Does anyone know much about the current touring conditions in the French alps, or other good sources of information? My French is poor and I'm not sure where to start looking for information. Thanks.
This is Switzerland, but a French equivalent would be appreciated.
The 'official' website is http://www.meteofrance.com/previsions-meteo-montagne/ but its only in French - maybe Google translate (or similar)would give you an idea of what they are predicting?
FYI that picture is from 2007.
Still scares the sh!t out of me but not an idicator of current risk.
I saw a lot of people in the aosta area skiing off piste on hard new slab that was cracking in to medium slabbed chunks as they went down.
As mentioned by Graham F the situation is beginning to settle down, we've had a lot of snowfall recently and this means that the weak layers from early winter are far more deeply buried in the snow pack and much less prone to triggering. Careful route choice and sensible analysis of your chosen slope/route is of course still/always necessary, however I've been enjoying some fantastic off-piste recently so I wouldn't let the scaremongering put you off!!

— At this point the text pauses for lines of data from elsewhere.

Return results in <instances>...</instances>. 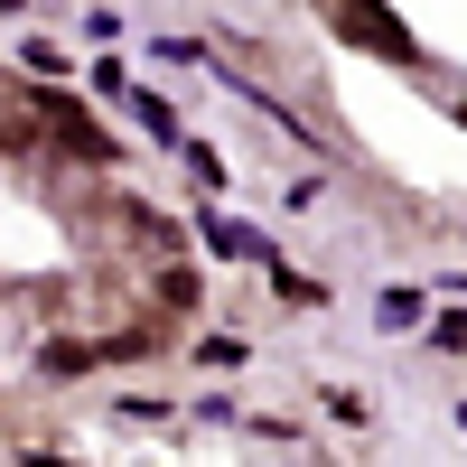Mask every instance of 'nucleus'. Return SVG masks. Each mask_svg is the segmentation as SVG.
I'll return each mask as SVG.
<instances>
[{"mask_svg":"<svg viewBox=\"0 0 467 467\" xmlns=\"http://www.w3.org/2000/svg\"><path fill=\"white\" fill-rule=\"evenodd\" d=\"M318 19L346 37V47H365V57H383V66H420V37L383 10V0H318Z\"/></svg>","mask_w":467,"mask_h":467,"instance_id":"nucleus-1","label":"nucleus"},{"mask_svg":"<svg viewBox=\"0 0 467 467\" xmlns=\"http://www.w3.org/2000/svg\"><path fill=\"white\" fill-rule=\"evenodd\" d=\"M28 112H37V131H47V140L75 150V160H94V169L122 160V150H112V131H94V112L75 103V94H28ZM122 169H131V160H122Z\"/></svg>","mask_w":467,"mask_h":467,"instance_id":"nucleus-2","label":"nucleus"},{"mask_svg":"<svg viewBox=\"0 0 467 467\" xmlns=\"http://www.w3.org/2000/svg\"><path fill=\"white\" fill-rule=\"evenodd\" d=\"M197 244H206V253H224V262H271V234L234 224V215H197Z\"/></svg>","mask_w":467,"mask_h":467,"instance_id":"nucleus-3","label":"nucleus"},{"mask_svg":"<svg viewBox=\"0 0 467 467\" xmlns=\"http://www.w3.org/2000/svg\"><path fill=\"white\" fill-rule=\"evenodd\" d=\"M112 103H122L150 140H178V103H169V94H150V85H131V75H122V85H112Z\"/></svg>","mask_w":467,"mask_h":467,"instance_id":"nucleus-4","label":"nucleus"},{"mask_svg":"<svg viewBox=\"0 0 467 467\" xmlns=\"http://www.w3.org/2000/svg\"><path fill=\"white\" fill-rule=\"evenodd\" d=\"M112 215H122V224H131V234H140V244H150V253H178V244H187V234H178V224H169V215H150V206H140V197H112Z\"/></svg>","mask_w":467,"mask_h":467,"instance_id":"nucleus-5","label":"nucleus"},{"mask_svg":"<svg viewBox=\"0 0 467 467\" xmlns=\"http://www.w3.org/2000/svg\"><path fill=\"white\" fill-rule=\"evenodd\" d=\"M169 346V327H112V337H94V356L103 365H131V356H160Z\"/></svg>","mask_w":467,"mask_h":467,"instance_id":"nucleus-6","label":"nucleus"},{"mask_svg":"<svg viewBox=\"0 0 467 467\" xmlns=\"http://www.w3.org/2000/svg\"><path fill=\"white\" fill-rule=\"evenodd\" d=\"M178 169H187V178H197V187H206V197H215V187L234 178V169H224V150H215V140H187V131H178Z\"/></svg>","mask_w":467,"mask_h":467,"instance_id":"nucleus-7","label":"nucleus"},{"mask_svg":"<svg viewBox=\"0 0 467 467\" xmlns=\"http://www.w3.org/2000/svg\"><path fill=\"white\" fill-rule=\"evenodd\" d=\"M420 318H431V308H420V290H383V299H374V327H393V337H411Z\"/></svg>","mask_w":467,"mask_h":467,"instance_id":"nucleus-8","label":"nucleus"},{"mask_svg":"<svg viewBox=\"0 0 467 467\" xmlns=\"http://www.w3.org/2000/svg\"><path fill=\"white\" fill-rule=\"evenodd\" d=\"M103 356H94V337H57L47 346V374H94Z\"/></svg>","mask_w":467,"mask_h":467,"instance_id":"nucleus-9","label":"nucleus"},{"mask_svg":"<svg viewBox=\"0 0 467 467\" xmlns=\"http://www.w3.org/2000/svg\"><path fill=\"white\" fill-rule=\"evenodd\" d=\"M262 271H271V290H281V299H290V308H318V299H327V290H318V281H299V271H281V253H271V262H262Z\"/></svg>","mask_w":467,"mask_h":467,"instance_id":"nucleus-10","label":"nucleus"},{"mask_svg":"<svg viewBox=\"0 0 467 467\" xmlns=\"http://www.w3.org/2000/svg\"><path fill=\"white\" fill-rule=\"evenodd\" d=\"M318 411H327V420H346V431H356V420H365V393H356V383H327V393H318Z\"/></svg>","mask_w":467,"mask_h":467,"instance_id":"nucleus-11","label":"nucleus"},{"mask_svg":"<svg viewBox=\"0 0 467 467\" xmlns=\"http://www.w3.org/2000/svg\"><path fill=\"white\" fill-rule=\"evenodd\" d=\"M160 308H197V271H187V262L160 271Z\"/></svg>","mask_w":467,"mask_h":467,"instance_id":"nucleus-12","label":"nucleus"},{"mask_svg":"<svg viewBox=\"0 0 467 467\" xmlns=\"http://www.w3.org/2000/svg\"><path fill=\"white\" fill-rule=\"evenodd\" d=\"M150 57H160V66H206V37H160Z\"/></svg>","mask_w":467,"mask_h":467,"instance_id":"nucleus-13","label":"nucleus"},{"mask_svg":"<svg viewBox=\"0 0 467 467\" xmlns=\"http://www.w3.org/2000/svg\"><path fill=\"white\" fill-rule=\"evenodd\" d=\"M431 346H449V356H467V308H449V318H431Z\"/></svg>","mask_w":467,"mask_h":467,"instance_id":"nucleus-14","label":"nucleus"},{"mask_svg":"<svg viewBox=\"0 0 467 467\" xmlns=\"http://www.w3.org/2000/svg\"><path fill=\"white\" fill-rule=\"evenodd\" d=\"M458 122H467V94H458Z\"/></svg>","mask_w":467,"mask_h":467,"instance_id":"nucleus-15","label":"nucleus"},{"mask_svg":"<svg viewBox=\"0 0 467 467\" xmlns=\"http://www.w3.org/2000/svg\"><path fill=\"white\" fill-rule=\"evenodd\" d=\"M0 94H10V75H0Z\"/></svg>","mask_w":467,"mask_h":467,"instance_id":"nucleus-16","label":"nucleus"}]
</instances>
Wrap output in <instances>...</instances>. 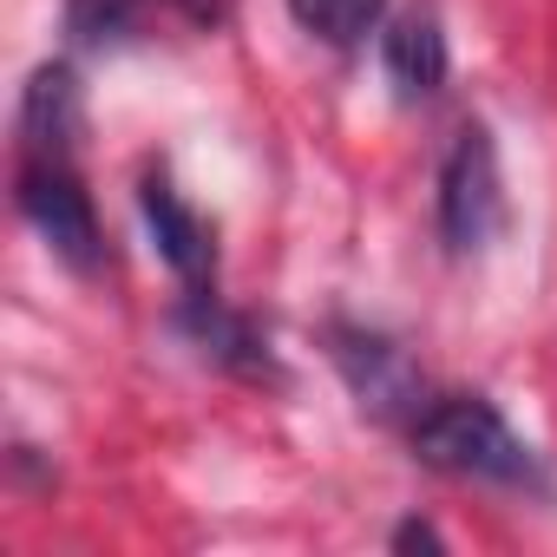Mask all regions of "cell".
<instances>
[{
    "instance_id": "obj_1",
    "label": "cell",
    "mask_w": 557,
    "mask_h": 557,
    "mask_svg": "<svg viewBox=\"0 0 557 557\" xmlns=\"http://www.w3.org/2000/svg\"><path fill=\"white\" fill-rule=\"evenodd\" d=\"M413 453L433 472H453V479L544 492V459L511 433V420L485 394H440V400H426L413 413Z\"/></svg>"
},
{
    "instance_id": "obj_2",
    "label": "cell",
    "mask_w": 557,
    "mask_h": 557,
    "mask_svg": "<svg viewBox=\"0 0 557 557\" xmlns=\"http://www.w3.org/2000/svg\"><path fill=\"white\" fill-rule=\"evenodd\" d=\"M21 216L40 230V243L92 275L106 262V230H99V210H92V190L79 184L73 158H21Z\"/></svg>"
},
{
    "instance_id": "obj_3",
    "label": "cell",
    "mask_w": 557,
    "mask_h": 557,
    "mask_svg": "<svg viewBox=\"0 0 557 557\" xmlns=\"http://www.w3.org/2000/svg\"><path fill=\"white\" fill-rule=\"evenodd\" d=\"M505 223V177H498V145L485 125H459L446 164H440V236L446 249H485Z\"/></svg>"
},
{
    "instance_id": "obj_4",
    "label": "cell",
    "mask_w": 557,
    "mask_h": 557,
    "mask_svg": "<svg viewBox=\"0 0 557 557\" xmlns=\"http://www.w3.org/2000/svg\"><path fill=\"white\" fill-rule=\"evenodd\" d=\"M329 355H335L348 394H355L368 413L394 420V413H420V407H426L413 361H407L387 335H374V329H335V335H329Z\"/></svg>"
},
{
    "instance_id": "obj_5",
    "label": "cell",
    "mask_w": 557,
    "mask_h": 557,
    "mask_svg": "<svg viewBox=\"0 0 557 557\" xmlns=\"http://www.w3.org/2000/svg\"><path fill=\"white\" fill-rule=\"evenodd\" d=\"M158 21L216 27L223 0H66V34L79 47H125V40H145Z\"/></svg>"
},
{
    "instance_id": "obj_6",
    "label": "cell",
    "mask_w": 557,
    "mask_h": 557,
    "mask_svg": "<svg viewBox=\"0 0 557 557\" xmlns=\"http://www.w3.org/2000/svg\"><path fill=\"white\" fill-rule=\"evenodd\" d=\"M138 210H145V223H151V236H158V256L171 262L177 283H184V289H216V236H210V223L171 190V177H145Z\"/></svg>"
},
{
    "instance_id": "obj_7",
    "label": "cell",
    "mask_w": 557,
    "mask_h": 557,
    "mask_svg": "<svg viewBox=\"0 0 557 557\" xmlns=\"http://www.w3.org/2000/svg\"><path fill=\"white\" fill-rule=\"evenodd\" d=\"M381 66H387V79H394V92H400L407 106L433 99V92L446 86V73H453V53H446L440 21H433L426 8L387 21V34H381Z\"/></svg>"
},
{
    "instance_id": "obj_8",
    "label": "cell",
    "mask_w": 557,
    "mask_h": 557,
    "mask_svg": "<svg viewBox=\"0 0 557 557\" xmlns=\"http://www.w3.org/2000/svg\"><path fill=\"white\" fill-rule=\"evenodd\" d=\"M73 138H79V79L66 60H53L21 92V158H73Z\"/></svg>"
},
{
    "instance_id": "obj_9",
    "label": "cell",
    "mask_w": 557,
    "mask_h": 557,
    "mask_svg": "<svg viewBox=\"0 0 557 557\" xmlns=\"http://www.w3.org/2000/svg\"><path fill=\"white\" fill-rule=\"evenodd\" d=\"M177 322H184V335H190L216 368H230V374H269V342H262L243 315H230V309L216 302V289H190Z\"/></svg>"
},
{
    "instance_id": "obj_10",
    "label": "cell",
    "mask_w": 557,
    "mask_h": 557,
    "mask_svg": "<svg viewBox=\"0 0 557 557\" xmlns=\"http://www.w3.org/2000/svg\"><path fill=\"white\" fill-rule=\"evenodd\" d=\"M289 14L302 34H315L329 47H361L387 21V0H289Z\"/></svg>"
},
{
    "instance_id": "obj_11",
    "label": "cell",
    "mask_w": 557,
    "mask_h": 557,
    "mask_svg": "<svg viewBox=\"0 0 557 557\" xmlns=\"http://www.w3.org/2000/svg\"><path fill=\"white\" fill-rule=\"evenodd\" d=\"M440 544H446V537H440L433 524H420V518H407V524L394 531V550H440Z\"/></svg>"
}]
</instances>
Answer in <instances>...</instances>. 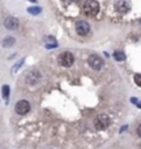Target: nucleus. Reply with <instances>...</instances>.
<instances>
[{
    "mask_svg": "<svg viewBox=\"0 0 141 149\" xmlns=\"http://www.w3.org/2000/svg\"><path fill=\"white\" fill-rule=\"evenodd\" d=\"M58 62H59V64L63 66V67H70V66L74 63V56L70 54V52H63V54L59 55Z\"/></svg>",
    "mask_w": 141,
    "mask_h": 149,
    "instance_id": "4",
    "label": "nucleus"
},
{
    "mask_svg": "<svg viewBox=\"0 0 141 149\" xmlns=\"http://www.w3.org/2000/svg\"><path fill=\"white\" fill-rule=\"evenodd\" d=\"M99 10H100V4L96 0H87L84 3V13L87 14V15L95 17V15L99 14Z\"/></svg>",
    "mask_w": 141,
    "mask_h": 149,
    "instance_id": "1",
    "label": "nucleus"
},
{
    "mask_svg": "<svg viewBox=\"0 0 141 149\" xmlns=\"http://www.w3.org/2000/svg\"><path fill=\"white\" fill-rule=\"evenodd\" d=\"M140 23H141V21H140Z\"/></svg>",
    "mask_w": 141,
    "mask_h": 149,
    "instance_id": "19",
    "label": "nucleus"
},
{
    "mask_svg": "<svg viewBox=\"0 0 141 149\" xmlns=\"http://www.w3.org/2000/svg\"><path fill=\"white\" fill-rule=\"evenodd\" d=\"M25 81H26L27 85H30V86L37 85V84L41 81V72L38 71V70H30V71L26 74Z\"/></svg>",
    "mask_w": 141,
    "mask_h": 149,
    "instance_id": "2",
    "label": "nucleus"
},
{
    "mask_svg": "<svg viewBox=\"0 0 141 149\" xmlns=\"http://www.w3.org/2000/svg\"><path fill=\"white\" fill-rule=\"evenodd\" d=\"M4 26H6V29H8V30H17L19 26V22L17 18L8 17V18H6V21H4Z\"/></svg>",
    "mask_w": 141,
    "mask_h": 149,
    "instance_id": "9",
    "label": "nucleus"
},
{
    "mask_svg": "<svg viewBox=\"0 0 141 149\" xmlns=\"http://www.w3.org/2000/svg\"><path fill=\"white\" fill-rule=\"evenodd\" d=\"M3 97H4L6 100H8V96H10V86L8 85H4L3 86Z\"/></svg>",
    "mask_w": 141,
    "mask_h": 149,
    "instance_id": "12",
    "label": "nucleus"
},
{
    "mask_svg": "<svg viewBox=\"0 0 141 149\" xmlns=\"http://www.w3.org/2000/svg\"><path fill=\"white\" fill-rule=\"evenodd\" d=\"M115 10L121 14H126L130 10V4L126 0H117L115 1Z\"/></svg>",
    "mask_w": 141,
    "mask_h": 149,
    "instance_id": "8",
    "label": "nucleus"
},
{
    "mask_svg": "<svg viewBox=\"0 0 141 149\" xmlns=\"http://www.w3.org/2000/svg\"><path fill=\"white\" fill-rule=\"evenodd\" d=\"M75 30L80 36H88L91 33V25L87 21H78L75 23Z\"/></svg>",
    "mask_w": 141,
    "mask_h": 149,
    "instance_id": "5",
    "label": "nucleus"
},
{
    "mask_svg": "<svg viewBox=\"0 0 141 149\" xmlns=\"http://www.w3.org/2000/svg\"><path fill=\"white\" fill-rule=\"evenodd\" d=\"M27 11L30 14H34V15H37V14L41 13V8L40 7H30V8H27Z\"/></svg>",
    "mask_w": 141,
    "mask_h": 149,
    "instance_id": "13",
    "label": "nucleus"
},
{
    "mask_svg": "<svg viewBox=\"0 0 141 149\" xmlns=\"http://www.w3.org/2000/svg\"><path fill=\"white\" fill-rule=\"evenodd\" d=\"M140 105H141V103H140Z\"/></svg>",
    "mask_w": 141,
    "mask_h": 149,
    "instance_id": "18",
    "label": "nucleus"
},
{
    "mask_svg": "<svg viewBox=\"0 0 141 149\" xmlns=\"http://www.w3.org/2000/svg\"><path fill=\"white\" fill-rule=\"evenodd\" d=\"M15 44V38L14 37H6L3 42H1V45L4 47V48H8V47H13Z\"/></svg>",
    "mask_w": 141,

I was there two weeks ago. For areas skied from Grand Montets, which are well tracked the received wisdom is they are safe (I'm not talking way-back country)
For more remote skiing it's more difficult, a guide I spoke to said that he'd watched how the conditions had developed, and he already had in mind slopes/ aspects that he wouldn't use this wintern because of the problems which you allude to.
It's all about local knowledge he seemed to suggest.
Not what you want to hear I'm sure.
Dolomites are still a bit iffy but improving towards normality now.
There is likely to be another dump of snow on the Western alps this coming weekend.
I'm just over the border in Switzerland but we've had a couple of days with the risk level down to two now. The weak layers are slowly improving although we've had warm weather so there's no snow down low (below 1200m here).
Definitely worth checking more locally though!
Just over the border as well, at the Petit Combin across the valley from the Aig Argentiere, a BASE jumper was avalanched shortly after crashing on the Western slopes on Sunday. I guess it wasn't his lucky day...
I've been touring a bit over the last 2 / 3 weeks around Cham, Morillon / Sixt (today) & also around Bonneval sur Arc which is further south (near Val d'Isere but much nicer!)
The early season depth hoar layer is still there and looks like it is producing natural avalanches (size 2 - 3 that I've seen) running to ground on sunny aspects at lower elevations during the warmer parts of the day. There are numerous glide-cracks, roller-balls and the other usual clues as to where this is likely to happen and with good timing they're avoidable.
In colder areas (north facing, higher) & where the snowpack is deeper this seems to be less of an issue now than it was in January but if & when things warm up I'd expect some big, full depth avalanches.
Other than that all I've seen from skier triggering (i.e not explosives, seracs etc.) has been size 1 windslab higher up and wet slides lower down on sunny aspects - just new snow on the old. Obviously those could be bigger depending on how much new snow when you're here. Incidentally there's a widespread, noticeable brown layer from a storm which included Saharan sand about 10 days ago.
With the clear weather we've had over the last week there's currently plenty of excellent skiing on shady aspects.
Thanks all, much appreciated information. Interesting that you think high up shady aspects are relatively safer now. A few months back weren't they the non-consolidated areas to particularly avoid?